即便达到这种程度,这个狗洞也是有用的,是让他略作喘息,小小呼吸一下自由空气的“气口儿”,能够维护住他自以为是的尊严。
每一次喘息之后,缩头回来,再次跪下,都是亲手把自己的尊严再次放到凌霄脚下,只会将他的驯服夯得更实。
看似呼吸着自由空气,其实早就逃不出去了。
打鸡巴和打蛋蛋,其实只是打屁股中间的小休息,但如果这么告诉艾尔肯,艾尔肯估计真的要打凌霄了。
你管打鸡巴和打蛋蛋叫休息??!
第三轮打屁股,彻底巩固了今晚的成果,明天艾尔肯绝对会记得,不仅会记得,而且会记得清清楚楚。
但艾尔肯不知道的是,今晚只是开始,只是前菜,明天,还有更多的玩法等着他。
阿扎提拎着保温壶,深一脚浅一脚,来到了狼牙峰山顶的哨塔。
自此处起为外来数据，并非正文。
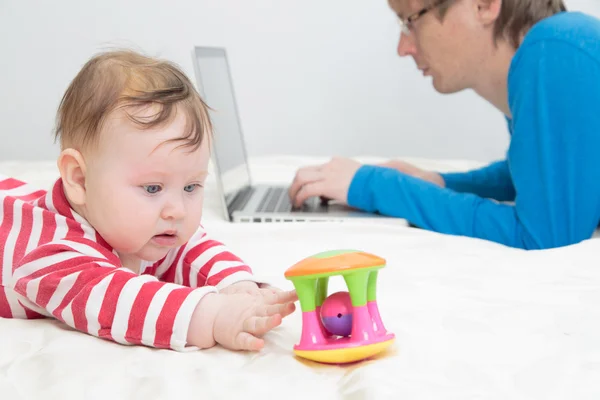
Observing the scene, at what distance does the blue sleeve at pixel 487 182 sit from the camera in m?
1.82

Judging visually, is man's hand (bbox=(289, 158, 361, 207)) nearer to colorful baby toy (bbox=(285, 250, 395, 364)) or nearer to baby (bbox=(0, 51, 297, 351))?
baby (bbox=(0, 51, 297, 351))

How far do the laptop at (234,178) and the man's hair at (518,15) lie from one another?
1.54ft

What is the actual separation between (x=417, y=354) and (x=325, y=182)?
0.83 m

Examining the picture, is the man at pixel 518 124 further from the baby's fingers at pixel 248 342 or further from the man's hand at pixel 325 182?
the baby's fingers at pixel 248 342

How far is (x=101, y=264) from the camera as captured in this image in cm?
84

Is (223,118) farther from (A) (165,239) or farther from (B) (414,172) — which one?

狼牙峰最适合建立哨所的地方在山腰,而真正的狼牙峰顶,其实是这里,在峰顶上建立哨塔,刚好可以远远观察到翻越白陀山脉的隘口。
他咬着保温壶,爬上了哨塔的梯子,一路爬到最顶上,穿着大衣的孛赤那如同一座小山,静静站在那里。